Sen. Martin Heinrich told NOTUS that although gas prices and utility costs are soaring and Democrats have turned their attention to Trump’s war with Iran, those topics haven’t distracted them from discussing health care.

“A lot of people are talking about how we can afford a billion dollars a day on the war in Iran and we can’t afford to help people with their health care costs,” Heinrich said.

But most Senate Democrats admitted there’s not much point engaging with Republicans on trying to lower health care costs.

“Medical research remains a bipartisan space, and telehealth, which is something I’ve done since I got here, is bipartisan,” Schatz said. “So there’s still room for us to work together on a bipartisan basis. But we shouldn’t have any illusions about anything on costs.”

Sen. Bernie Moreno, a Republican who led the bipartisan working group focused on extending the ACA subsidies, told NOTUS that Democrats’ focus on health care throughout the shutdown in the fall was an overreaction.

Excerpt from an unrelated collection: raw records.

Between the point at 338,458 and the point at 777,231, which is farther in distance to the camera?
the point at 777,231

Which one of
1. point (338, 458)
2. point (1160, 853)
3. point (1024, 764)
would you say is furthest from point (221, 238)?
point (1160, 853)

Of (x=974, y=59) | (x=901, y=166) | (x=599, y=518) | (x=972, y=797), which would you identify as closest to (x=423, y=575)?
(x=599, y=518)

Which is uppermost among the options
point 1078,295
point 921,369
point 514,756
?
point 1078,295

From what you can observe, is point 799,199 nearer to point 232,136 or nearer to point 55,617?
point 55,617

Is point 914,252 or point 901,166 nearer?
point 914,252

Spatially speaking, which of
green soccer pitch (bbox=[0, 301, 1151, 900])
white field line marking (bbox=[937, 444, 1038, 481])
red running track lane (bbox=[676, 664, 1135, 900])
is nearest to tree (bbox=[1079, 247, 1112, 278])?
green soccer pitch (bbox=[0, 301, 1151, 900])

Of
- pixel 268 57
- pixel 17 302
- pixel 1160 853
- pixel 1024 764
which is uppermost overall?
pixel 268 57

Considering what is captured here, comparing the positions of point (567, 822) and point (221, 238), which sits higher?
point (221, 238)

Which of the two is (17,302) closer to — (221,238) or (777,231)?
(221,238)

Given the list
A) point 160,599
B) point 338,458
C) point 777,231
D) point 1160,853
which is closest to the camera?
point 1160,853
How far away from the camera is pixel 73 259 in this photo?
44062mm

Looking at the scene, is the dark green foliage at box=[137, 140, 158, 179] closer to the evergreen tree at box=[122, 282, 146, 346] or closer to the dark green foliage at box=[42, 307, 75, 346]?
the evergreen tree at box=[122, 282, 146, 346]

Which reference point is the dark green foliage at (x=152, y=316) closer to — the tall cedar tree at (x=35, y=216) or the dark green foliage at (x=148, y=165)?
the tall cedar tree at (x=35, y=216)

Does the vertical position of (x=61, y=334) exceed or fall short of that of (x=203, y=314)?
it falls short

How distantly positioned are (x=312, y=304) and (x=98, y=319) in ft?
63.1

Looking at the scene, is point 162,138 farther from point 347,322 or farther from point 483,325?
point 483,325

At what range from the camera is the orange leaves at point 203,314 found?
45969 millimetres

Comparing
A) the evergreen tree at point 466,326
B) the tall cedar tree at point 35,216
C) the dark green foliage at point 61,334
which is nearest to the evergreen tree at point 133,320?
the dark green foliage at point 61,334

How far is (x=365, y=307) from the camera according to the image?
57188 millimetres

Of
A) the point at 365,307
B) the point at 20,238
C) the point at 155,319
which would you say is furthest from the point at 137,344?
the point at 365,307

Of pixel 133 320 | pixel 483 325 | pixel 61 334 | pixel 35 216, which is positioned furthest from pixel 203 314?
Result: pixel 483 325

“They exaggerated the scale of it. They were just wrong,” Moreno said. “They massively oversold what the effects were going to be. The reality is, because of what we’re doing with policy, a lot of people are shifting to private insurance. So I think it’s one of those things where they shut the government down for no reason.”

While it’s clear that the legislative prospects for a bipartisan bill to deal with spiking health care costs have dimmed, the spotlight on the issue has shifted from the back rooms of the Senate to the campaign trail.